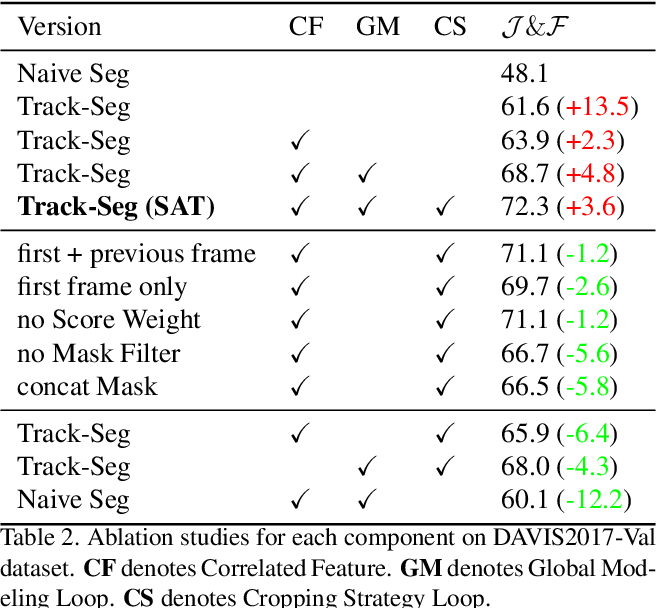 Figure 4 for State-Aware Tracker for Real-Time Video Object Segmentation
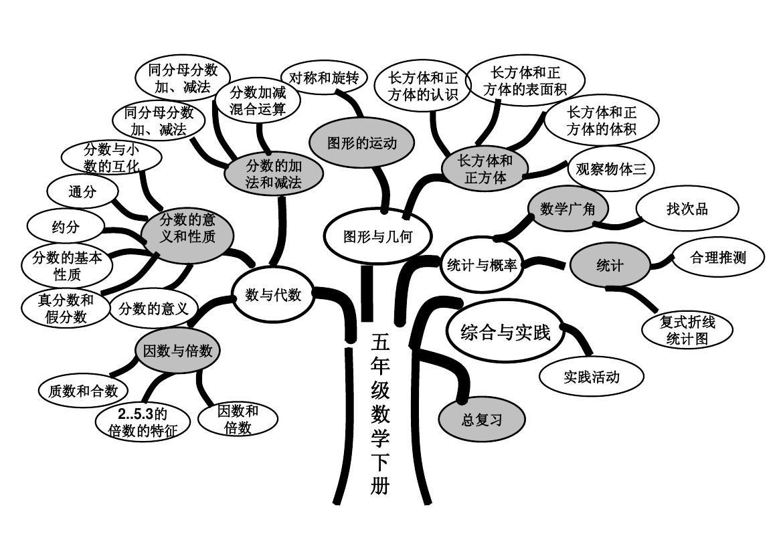 人教版五年级下册数学知识树[1]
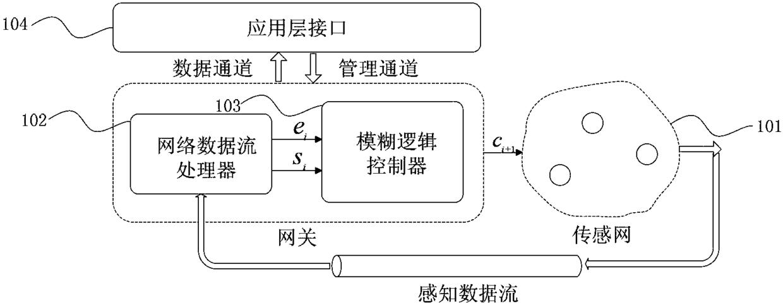 一种无线传感器网络智能配置系统及其方法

* [Prompt]:
In the answer, the data should reappear exactly, with no pictures.

* [Answer to this exercise]:
 Figure 4 for State-Aware Tracker for Real-Time Video Object Segmentation
 人教版五年级下册数学知识树[1]
 一种无线传感器网络智能配置系统及其方法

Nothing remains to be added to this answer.